Honoring the Past, Preserving the Future
Join the Brewer Hill Cemetery Association, its partners, and sustainability volunteers at the Wiley H. Bates Legacy Center to learn about the rich history, preservation and sustainability challenges of being a 501(c)13, its current renovation projects, and how individuals, groups, and organizations can be a part of ensuring this historic burial ground remains well taken care of for generations to come!
Date: Thursday, November 13, 2025
Location: Wiley H. Bates Legacy Center (Smithville Street, Annapolis)
Doors open: 5:45pm
Program start: 6:30pm
Location: Wiley H. Bates Legacy Center (Smithville Street, Annapolis)
Doors open: 5:45pm
Program start: 6:30pm


About the Brewer Hill Cemetery
Brewer Hill Cemetery is Annapolis’s oldest Black burial ground, originally a private burial site for enslaved people on Circuit Judge Nicholas Brewer’s land before the Civil War.
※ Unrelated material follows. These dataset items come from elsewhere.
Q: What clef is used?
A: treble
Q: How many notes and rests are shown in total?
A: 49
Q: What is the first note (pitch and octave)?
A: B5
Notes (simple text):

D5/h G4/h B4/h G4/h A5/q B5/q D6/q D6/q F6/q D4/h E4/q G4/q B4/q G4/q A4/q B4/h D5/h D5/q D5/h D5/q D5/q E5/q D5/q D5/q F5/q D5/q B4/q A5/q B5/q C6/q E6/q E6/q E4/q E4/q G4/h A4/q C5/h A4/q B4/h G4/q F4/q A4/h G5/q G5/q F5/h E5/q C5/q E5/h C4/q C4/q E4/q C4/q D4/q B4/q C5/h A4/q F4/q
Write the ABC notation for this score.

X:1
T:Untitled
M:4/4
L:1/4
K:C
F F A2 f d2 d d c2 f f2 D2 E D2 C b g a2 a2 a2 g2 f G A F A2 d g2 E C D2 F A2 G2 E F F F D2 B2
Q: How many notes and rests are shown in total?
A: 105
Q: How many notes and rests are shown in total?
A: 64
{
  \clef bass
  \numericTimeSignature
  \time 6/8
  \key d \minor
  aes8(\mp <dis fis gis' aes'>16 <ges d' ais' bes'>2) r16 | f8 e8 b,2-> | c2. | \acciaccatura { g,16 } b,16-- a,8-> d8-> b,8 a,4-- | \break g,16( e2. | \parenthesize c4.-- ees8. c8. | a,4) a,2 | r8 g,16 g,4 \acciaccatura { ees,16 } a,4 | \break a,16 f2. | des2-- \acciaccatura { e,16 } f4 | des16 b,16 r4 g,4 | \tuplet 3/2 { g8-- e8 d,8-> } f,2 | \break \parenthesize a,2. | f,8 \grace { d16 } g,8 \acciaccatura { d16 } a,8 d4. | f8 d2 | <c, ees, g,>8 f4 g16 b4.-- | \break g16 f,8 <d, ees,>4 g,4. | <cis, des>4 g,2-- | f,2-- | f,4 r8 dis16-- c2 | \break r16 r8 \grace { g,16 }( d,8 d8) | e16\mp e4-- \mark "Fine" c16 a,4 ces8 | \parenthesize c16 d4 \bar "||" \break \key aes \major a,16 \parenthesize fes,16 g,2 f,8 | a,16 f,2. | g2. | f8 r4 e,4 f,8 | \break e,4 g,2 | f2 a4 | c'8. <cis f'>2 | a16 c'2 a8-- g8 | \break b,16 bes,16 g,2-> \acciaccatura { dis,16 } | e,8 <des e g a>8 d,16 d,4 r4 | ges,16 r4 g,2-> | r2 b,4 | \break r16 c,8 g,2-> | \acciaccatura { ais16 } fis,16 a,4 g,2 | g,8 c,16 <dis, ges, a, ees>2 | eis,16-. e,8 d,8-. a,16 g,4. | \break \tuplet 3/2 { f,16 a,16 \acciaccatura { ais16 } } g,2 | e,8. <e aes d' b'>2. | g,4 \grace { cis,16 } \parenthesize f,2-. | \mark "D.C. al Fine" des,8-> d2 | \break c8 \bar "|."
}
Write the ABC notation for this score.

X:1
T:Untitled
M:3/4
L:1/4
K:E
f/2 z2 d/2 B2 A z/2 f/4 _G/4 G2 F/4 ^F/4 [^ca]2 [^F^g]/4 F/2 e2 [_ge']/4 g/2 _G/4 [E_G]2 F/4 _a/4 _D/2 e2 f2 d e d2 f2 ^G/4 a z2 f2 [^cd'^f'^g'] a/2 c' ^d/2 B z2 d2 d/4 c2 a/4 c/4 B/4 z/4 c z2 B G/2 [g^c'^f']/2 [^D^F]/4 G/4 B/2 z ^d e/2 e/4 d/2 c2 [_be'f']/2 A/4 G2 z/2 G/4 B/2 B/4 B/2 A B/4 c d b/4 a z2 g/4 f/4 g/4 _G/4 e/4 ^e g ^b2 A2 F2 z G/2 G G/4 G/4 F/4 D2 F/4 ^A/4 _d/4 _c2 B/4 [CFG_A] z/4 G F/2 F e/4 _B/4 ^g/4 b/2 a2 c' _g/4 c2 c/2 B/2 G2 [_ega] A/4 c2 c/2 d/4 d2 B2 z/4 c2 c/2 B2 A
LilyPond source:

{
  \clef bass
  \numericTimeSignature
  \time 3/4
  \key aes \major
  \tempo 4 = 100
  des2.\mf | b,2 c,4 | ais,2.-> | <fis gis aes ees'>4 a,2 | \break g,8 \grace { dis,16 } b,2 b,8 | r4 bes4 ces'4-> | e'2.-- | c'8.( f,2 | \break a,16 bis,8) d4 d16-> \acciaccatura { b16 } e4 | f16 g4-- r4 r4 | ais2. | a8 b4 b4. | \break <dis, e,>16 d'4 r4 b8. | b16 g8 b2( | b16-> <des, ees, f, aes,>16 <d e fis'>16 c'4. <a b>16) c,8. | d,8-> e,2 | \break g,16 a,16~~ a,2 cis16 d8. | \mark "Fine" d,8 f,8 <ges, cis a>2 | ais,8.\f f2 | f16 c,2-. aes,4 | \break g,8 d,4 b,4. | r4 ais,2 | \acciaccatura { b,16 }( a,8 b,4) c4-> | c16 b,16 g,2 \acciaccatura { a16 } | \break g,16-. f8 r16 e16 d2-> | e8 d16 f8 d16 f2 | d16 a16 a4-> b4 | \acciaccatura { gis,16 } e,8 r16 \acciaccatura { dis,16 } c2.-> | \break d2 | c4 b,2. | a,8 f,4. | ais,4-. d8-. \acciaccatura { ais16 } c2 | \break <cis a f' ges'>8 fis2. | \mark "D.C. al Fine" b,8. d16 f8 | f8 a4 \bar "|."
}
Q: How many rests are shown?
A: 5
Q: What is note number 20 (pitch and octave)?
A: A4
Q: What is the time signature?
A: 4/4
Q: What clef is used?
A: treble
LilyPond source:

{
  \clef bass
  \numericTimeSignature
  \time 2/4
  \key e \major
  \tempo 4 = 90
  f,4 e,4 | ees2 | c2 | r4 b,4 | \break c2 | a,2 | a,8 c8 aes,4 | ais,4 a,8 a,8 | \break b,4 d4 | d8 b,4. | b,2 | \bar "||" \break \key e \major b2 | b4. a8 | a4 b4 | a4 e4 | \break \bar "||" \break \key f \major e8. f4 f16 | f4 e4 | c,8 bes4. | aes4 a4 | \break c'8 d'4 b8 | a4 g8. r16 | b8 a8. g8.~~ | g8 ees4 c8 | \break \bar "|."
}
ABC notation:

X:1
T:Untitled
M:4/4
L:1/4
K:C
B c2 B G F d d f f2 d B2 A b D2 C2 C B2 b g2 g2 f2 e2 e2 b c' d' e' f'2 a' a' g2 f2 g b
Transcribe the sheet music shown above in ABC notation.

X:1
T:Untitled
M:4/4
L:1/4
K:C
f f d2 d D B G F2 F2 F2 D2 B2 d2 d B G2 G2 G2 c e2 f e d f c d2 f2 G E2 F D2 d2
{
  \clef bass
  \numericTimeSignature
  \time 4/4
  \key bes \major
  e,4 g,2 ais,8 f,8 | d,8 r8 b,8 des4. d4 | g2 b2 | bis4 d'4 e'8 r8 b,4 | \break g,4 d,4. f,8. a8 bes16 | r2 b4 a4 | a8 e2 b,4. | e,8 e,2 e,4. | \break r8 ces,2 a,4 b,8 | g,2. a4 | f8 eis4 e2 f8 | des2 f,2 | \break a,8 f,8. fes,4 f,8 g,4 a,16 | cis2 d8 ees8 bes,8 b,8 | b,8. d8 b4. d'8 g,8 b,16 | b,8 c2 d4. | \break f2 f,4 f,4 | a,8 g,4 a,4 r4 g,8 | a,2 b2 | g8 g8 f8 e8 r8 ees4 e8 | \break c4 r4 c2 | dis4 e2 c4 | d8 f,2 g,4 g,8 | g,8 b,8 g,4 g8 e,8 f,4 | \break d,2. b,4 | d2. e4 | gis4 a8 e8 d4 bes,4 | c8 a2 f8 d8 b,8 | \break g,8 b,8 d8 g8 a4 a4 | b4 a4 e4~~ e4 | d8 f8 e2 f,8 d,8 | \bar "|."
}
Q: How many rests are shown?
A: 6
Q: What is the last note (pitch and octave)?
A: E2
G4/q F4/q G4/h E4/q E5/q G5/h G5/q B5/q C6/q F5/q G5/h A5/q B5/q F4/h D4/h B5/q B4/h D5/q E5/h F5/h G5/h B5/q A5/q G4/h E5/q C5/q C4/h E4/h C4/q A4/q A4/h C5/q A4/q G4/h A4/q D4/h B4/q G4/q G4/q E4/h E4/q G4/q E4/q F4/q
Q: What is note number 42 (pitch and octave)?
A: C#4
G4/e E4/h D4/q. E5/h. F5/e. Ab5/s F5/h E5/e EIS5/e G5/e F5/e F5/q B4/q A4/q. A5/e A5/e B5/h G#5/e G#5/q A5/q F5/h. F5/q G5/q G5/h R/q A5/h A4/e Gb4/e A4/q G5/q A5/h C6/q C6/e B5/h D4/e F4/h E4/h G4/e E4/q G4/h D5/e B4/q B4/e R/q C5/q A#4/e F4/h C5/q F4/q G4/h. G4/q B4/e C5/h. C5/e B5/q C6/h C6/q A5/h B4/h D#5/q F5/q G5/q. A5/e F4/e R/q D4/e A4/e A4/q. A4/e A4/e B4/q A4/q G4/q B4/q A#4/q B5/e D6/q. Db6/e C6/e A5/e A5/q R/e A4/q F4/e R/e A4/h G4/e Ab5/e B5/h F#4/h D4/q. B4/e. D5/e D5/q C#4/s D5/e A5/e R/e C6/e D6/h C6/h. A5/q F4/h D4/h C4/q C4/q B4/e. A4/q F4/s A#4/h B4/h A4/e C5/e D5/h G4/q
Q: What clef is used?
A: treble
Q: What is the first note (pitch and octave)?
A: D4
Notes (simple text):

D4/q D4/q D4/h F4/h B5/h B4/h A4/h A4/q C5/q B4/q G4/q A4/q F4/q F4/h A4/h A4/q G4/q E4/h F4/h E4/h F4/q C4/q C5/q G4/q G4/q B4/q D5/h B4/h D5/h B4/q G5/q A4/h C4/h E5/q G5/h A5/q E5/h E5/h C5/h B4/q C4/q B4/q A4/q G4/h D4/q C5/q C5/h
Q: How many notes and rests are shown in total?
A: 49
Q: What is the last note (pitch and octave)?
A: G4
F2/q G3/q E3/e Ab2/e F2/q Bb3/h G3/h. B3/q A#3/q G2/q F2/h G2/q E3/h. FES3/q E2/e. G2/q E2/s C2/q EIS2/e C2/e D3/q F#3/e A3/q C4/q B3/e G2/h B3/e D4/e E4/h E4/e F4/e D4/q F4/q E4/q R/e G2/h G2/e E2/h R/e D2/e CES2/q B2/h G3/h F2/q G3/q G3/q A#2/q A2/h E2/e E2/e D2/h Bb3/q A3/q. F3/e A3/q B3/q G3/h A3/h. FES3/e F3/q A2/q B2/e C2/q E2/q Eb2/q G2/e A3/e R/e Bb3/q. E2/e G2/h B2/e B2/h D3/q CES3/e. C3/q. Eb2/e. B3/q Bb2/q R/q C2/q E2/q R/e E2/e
In 1884, a group of Black men purchased the 4.5-acre parcel to create a communal cemetery for the Black community, naming it The People’s Brewer Hill Cemetery Corporation. The cemetery serves as the final resting place for over 7,000 people — the majority of whom were African American — including prominent figures, veterans, and victims of the 1900s smallpox epidemic, and continues to be a significant site for preserving African American history and culture in Annapolis.